Consigne >>
D'après le texte sur les commissions mixtes, qui fut convoqué dans chaque département au commencement de février pour désigner ceux que la déportation devait atteindre ?

··· Texte d'étude

Dans chaque département, alors que depuis plusieurs semaines le calme était rétabli, au commencement de février, un général, un préfet, un magistrat furent convoqués pour désigner ceux que la déportation devait atteindre. Pendant tout l’hiver de 1851 à 1852, on vit se poursuivre cette œuvre d’arbitraire qui devait déshonorer le nom des commissions mixtes. On a eu tort de croire que l’ambition avait seule poussé les magistrats ; ils cédaient autant à la terreur de l’anarchie qu’à leur désir de plaire ; mais ils oubliaient, dans cette œuvre extra-légale qu’aucun code ne prescrivait et qu’aucun plébiscite ne pouvait justifier, le caractère indélébile que revêt tout serviteur du droit ; ils abdiquaient leur mission de juges, supérieure à tous les pouvoirs qui passent, pour se faire les dociles instrumens de la politique. C’est ce que les vrais magistrats ne leur ont jamais pardonné.

La constitution de 1852, en ne parlant ni des juridictions, ni des magistrats, laissait subsister le principe de l’inamovibilité ; mais en même temps, au fond des provinces, les commissions mixtes proscrivaient des juges et condamnaient à la transportai on des magistrats en déclarant « que l’inamovibilité ne saurait être un refuge. » — Plusieurs furent ainsi chassés de leurs sièges sans que le pouvoir nouveau osât les déférer à la cour de cassation, où un débat contradictoire aurait leur conduite mis au grand jour.

······
··· Données brutes

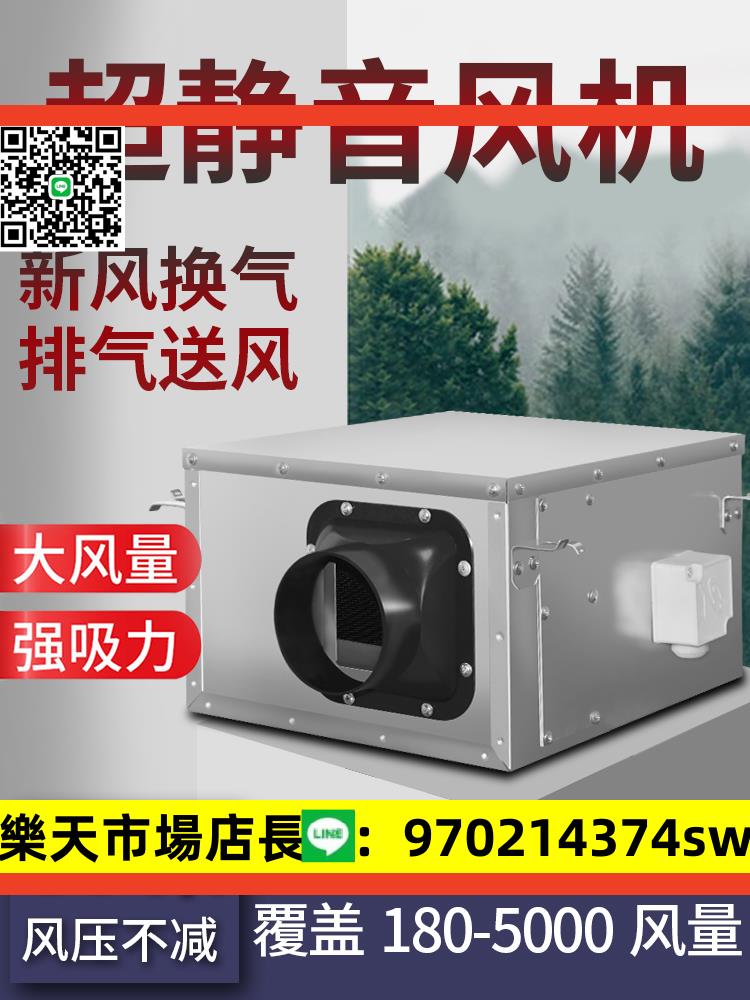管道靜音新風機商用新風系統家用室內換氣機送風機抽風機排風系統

······
··· Données brutes

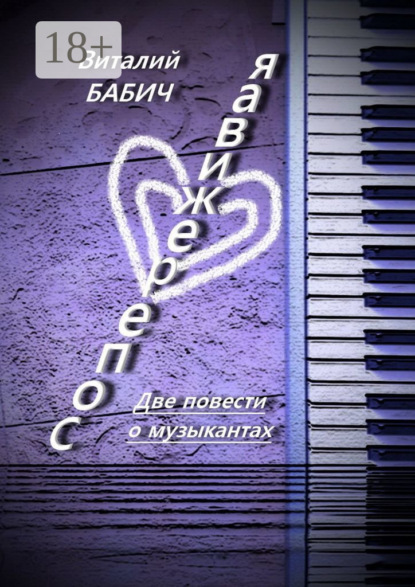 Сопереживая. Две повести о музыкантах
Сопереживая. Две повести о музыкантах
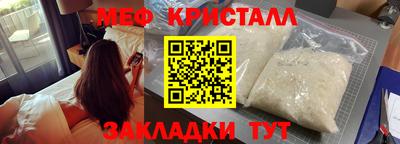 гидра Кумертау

······

Réponse attendue >>
Un général, un préfet et un magistrat.